The University of North Florida received $7.4 million in performance funds. This funding was used to hire new academic advisers and career counselors and additional faculty in high-demand disciplines, like health care and criminal justice. UNF also purchased a new software program that connects advisors to students in need

“UNF consistently tops the list of Florida universities with a high number of graduates getting jobs after graduation, but we must strive to continue raising the bar,” said UNF President John A. Delaney. “We need to acknowledge our strengths while also recognizing opportunities for improvement.”

Florida A&M University

Florida A&M University received $7.2 million in performance funds. This funding was used to revamp the Office of Undergraduate Student Success, which focuses on promoting academic excellence and advising transfer students. FAMU also purchased a new software program that connects advisors to students in need, and to help recruit and retain faculty for the pharmacy school.

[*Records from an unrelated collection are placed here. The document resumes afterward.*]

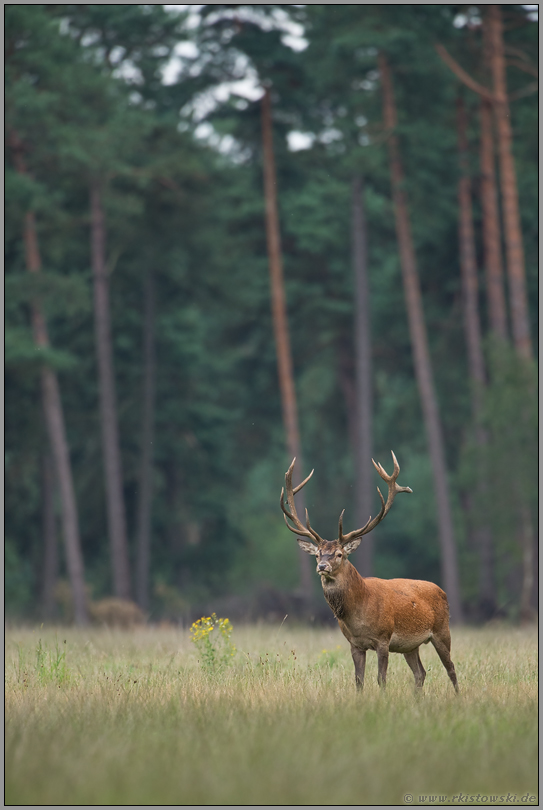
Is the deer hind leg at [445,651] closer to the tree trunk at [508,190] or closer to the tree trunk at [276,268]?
the tree trunk at [508,190]

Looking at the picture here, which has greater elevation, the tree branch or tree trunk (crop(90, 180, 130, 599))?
the tree branch

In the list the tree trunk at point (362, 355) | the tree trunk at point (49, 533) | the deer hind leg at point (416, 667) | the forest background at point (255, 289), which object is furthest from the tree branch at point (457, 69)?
the deer hind leg at point (416, 667)

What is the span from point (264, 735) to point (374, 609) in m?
2.04

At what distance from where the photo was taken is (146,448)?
2858cm

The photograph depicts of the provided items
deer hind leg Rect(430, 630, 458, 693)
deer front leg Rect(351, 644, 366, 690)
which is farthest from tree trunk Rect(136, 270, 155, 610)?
deer front leg Rect(351, 644, 366, 690)

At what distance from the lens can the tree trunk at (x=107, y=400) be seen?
25.5m

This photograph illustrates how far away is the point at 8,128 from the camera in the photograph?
22750 mm

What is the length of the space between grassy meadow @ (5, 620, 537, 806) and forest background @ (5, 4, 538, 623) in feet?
41.7

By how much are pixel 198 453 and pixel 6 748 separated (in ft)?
83.3

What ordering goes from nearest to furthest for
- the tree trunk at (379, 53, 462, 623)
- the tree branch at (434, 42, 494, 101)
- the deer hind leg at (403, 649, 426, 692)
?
the deer hind leg at (403, 649, 426, 692), the tree branch at (434, 42, 494, 101), the tree trunk at (379, 53, 462, 623)

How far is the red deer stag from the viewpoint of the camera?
820cm

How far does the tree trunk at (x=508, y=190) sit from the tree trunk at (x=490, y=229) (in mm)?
2699

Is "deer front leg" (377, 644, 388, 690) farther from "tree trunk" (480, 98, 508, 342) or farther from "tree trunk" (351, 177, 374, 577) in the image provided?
"tree trunk" (351, 177, 374, 577)

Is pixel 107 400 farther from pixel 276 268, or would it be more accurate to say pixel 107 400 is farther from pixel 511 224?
pixel 511 224
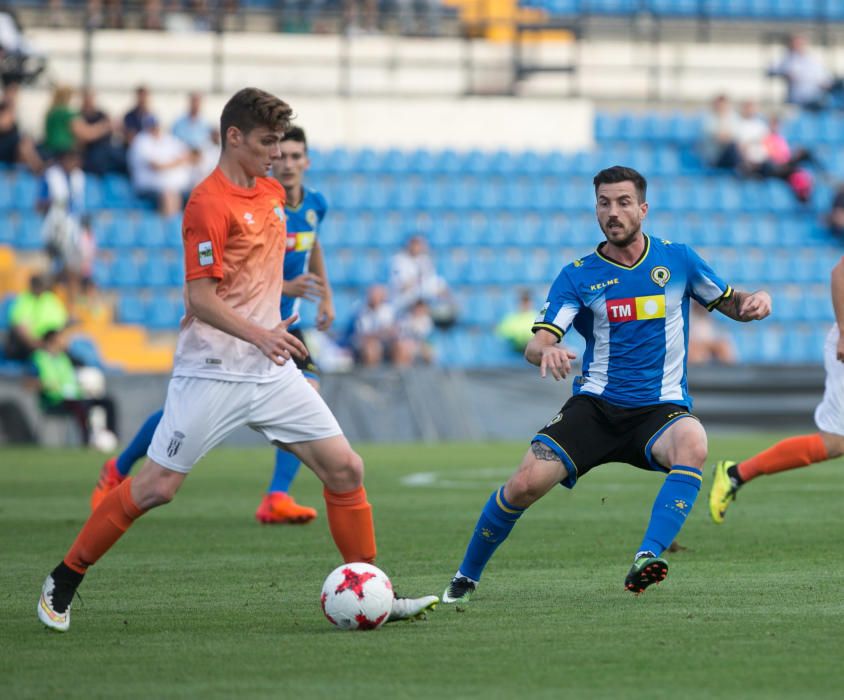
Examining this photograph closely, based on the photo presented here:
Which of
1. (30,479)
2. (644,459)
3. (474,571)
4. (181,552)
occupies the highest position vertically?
(644,459)

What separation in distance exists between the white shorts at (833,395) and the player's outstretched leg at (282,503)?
332cm

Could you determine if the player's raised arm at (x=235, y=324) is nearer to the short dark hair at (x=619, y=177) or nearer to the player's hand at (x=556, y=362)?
the player's hand at (x=556, y=362)

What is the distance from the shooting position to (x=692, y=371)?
769 inches

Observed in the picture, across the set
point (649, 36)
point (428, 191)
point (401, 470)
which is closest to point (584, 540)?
Result: point (401, 470)

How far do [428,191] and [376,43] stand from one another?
342cm

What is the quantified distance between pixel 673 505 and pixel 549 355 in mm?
924

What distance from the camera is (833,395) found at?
1002cm

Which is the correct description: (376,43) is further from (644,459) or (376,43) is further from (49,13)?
(644,459)

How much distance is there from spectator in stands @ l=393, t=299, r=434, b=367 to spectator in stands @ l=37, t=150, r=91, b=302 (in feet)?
13.6

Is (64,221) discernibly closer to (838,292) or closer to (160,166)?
(160,166)

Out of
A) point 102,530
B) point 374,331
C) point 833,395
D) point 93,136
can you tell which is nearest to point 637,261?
point 102,530

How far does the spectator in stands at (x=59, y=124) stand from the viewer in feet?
71.6

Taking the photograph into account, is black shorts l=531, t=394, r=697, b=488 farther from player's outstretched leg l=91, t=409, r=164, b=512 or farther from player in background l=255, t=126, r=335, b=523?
player's outstretched leg l=91, t=409, r=164, b=512

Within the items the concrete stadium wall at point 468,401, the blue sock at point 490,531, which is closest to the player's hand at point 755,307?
the blue sock at point 490,531
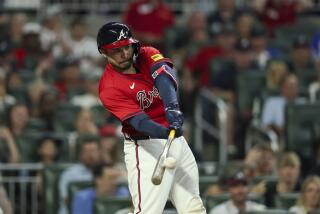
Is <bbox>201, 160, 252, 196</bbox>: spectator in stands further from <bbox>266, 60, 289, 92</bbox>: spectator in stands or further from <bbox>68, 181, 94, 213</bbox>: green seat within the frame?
<bbox>266, 60, 289, 92</bbox>: spectator in stands

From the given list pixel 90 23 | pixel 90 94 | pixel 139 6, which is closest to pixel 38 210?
pixel 90 94

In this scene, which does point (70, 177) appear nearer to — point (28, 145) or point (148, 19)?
point (28, 145)

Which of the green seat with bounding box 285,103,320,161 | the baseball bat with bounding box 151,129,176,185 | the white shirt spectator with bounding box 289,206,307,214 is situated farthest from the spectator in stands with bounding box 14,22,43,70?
the baseball bat with bounding box 151,129,176,185

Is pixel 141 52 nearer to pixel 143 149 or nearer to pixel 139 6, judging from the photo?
pixel 143 149

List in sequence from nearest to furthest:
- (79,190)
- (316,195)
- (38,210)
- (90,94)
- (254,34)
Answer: (316,195)
(79,190)
(38,210)
(90,94)
(254,34)

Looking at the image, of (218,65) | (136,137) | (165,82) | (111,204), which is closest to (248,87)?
(218,65)

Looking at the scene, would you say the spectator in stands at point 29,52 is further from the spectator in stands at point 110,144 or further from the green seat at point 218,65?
the spectator in stands at point 110,144

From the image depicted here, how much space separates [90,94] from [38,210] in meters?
2.18

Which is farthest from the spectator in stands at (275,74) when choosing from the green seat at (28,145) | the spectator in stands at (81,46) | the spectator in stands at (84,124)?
the green seat at (28,145)

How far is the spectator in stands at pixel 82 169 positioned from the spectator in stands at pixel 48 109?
153cm

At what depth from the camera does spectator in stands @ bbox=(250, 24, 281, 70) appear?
15085mm

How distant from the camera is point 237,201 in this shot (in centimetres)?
1011

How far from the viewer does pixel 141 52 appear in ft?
25.0

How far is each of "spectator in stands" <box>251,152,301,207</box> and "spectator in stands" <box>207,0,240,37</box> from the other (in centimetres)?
499
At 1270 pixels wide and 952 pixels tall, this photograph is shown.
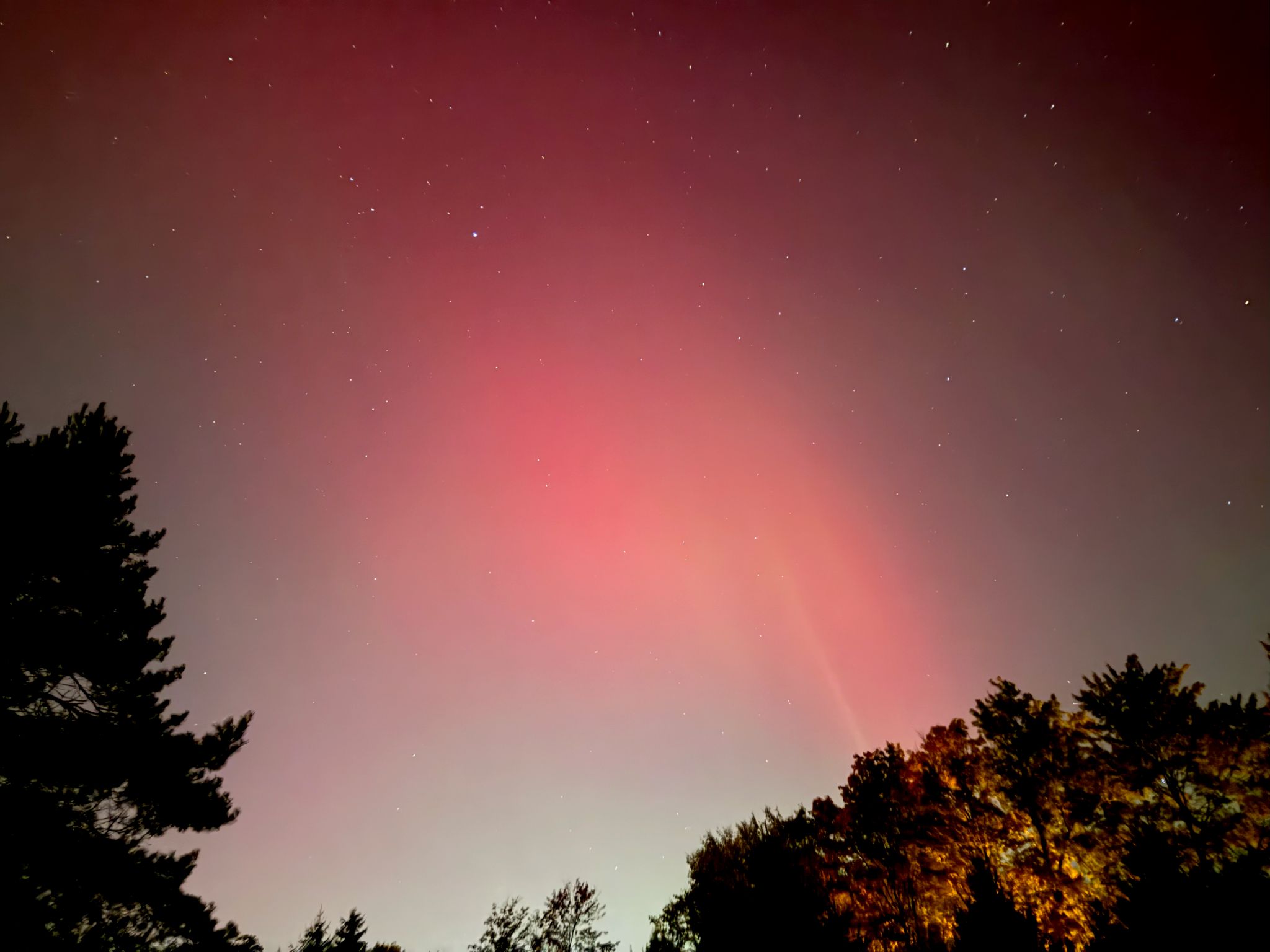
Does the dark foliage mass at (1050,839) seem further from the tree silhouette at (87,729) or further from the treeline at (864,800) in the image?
the tree silhouette at (87,729)

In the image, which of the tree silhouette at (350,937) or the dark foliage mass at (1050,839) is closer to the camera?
the dark foliage mass at (1050,839)

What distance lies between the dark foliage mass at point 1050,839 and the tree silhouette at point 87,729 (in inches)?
809

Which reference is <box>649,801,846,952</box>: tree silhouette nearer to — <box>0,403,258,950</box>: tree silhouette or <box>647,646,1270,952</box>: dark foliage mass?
<box>647,646,1270,952</box>: dark foliage mass

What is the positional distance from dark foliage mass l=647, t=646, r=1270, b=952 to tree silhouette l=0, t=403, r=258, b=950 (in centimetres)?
2056

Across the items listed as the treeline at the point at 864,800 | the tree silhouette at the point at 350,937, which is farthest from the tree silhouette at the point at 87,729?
the tree silhouette at the point at 350,937

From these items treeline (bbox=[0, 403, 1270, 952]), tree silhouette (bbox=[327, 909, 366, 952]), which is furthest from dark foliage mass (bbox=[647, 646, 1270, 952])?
tree silhouette (bbox=[327, 909, 366, 952])

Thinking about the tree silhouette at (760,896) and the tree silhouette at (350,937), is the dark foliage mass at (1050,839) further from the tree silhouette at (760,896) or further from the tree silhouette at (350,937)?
the tree silhouette at (350,937)

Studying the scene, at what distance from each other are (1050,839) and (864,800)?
784 centimetres

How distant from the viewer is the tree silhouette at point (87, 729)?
34.8ft

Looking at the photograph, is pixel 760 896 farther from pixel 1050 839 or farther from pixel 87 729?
pixel 87 729

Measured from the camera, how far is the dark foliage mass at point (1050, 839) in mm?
10188

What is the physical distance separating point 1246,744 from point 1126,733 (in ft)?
8.91

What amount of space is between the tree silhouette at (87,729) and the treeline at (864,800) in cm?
5

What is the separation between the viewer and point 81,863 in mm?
10828
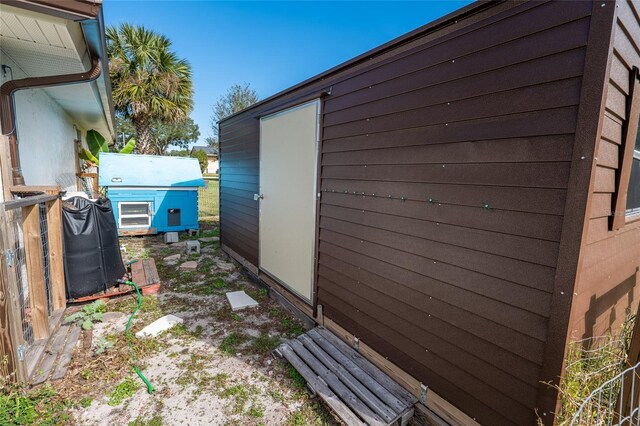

“We are investing in the future success of our students,” said Elmira Mangum, President, Florida A&M University. “We want to make sure that they are engaged, have a productive academic experience and are prepared to be valuable contributors to Florida’s workforce.​”

Florida Gulf Coast University

The Florida Gulf Coast University received $6 million in performance funds. The new funding was used to create a STEM camp for middle school students, begin a mentorship program for women in STEM, and hire four academic advisers charged with helping ensure students have the tools to graduate, find a job, or continue to graduate school.

“Performance-based funding is evolving as an innovative, merit-based approach to funding education,” said Florida Gulf Coast University President Wilson Bradshaw. “The funding we have received is enabling FGCU to focus on maximizing student success while containing costs for the students, parents, and taxpayers of Florida.”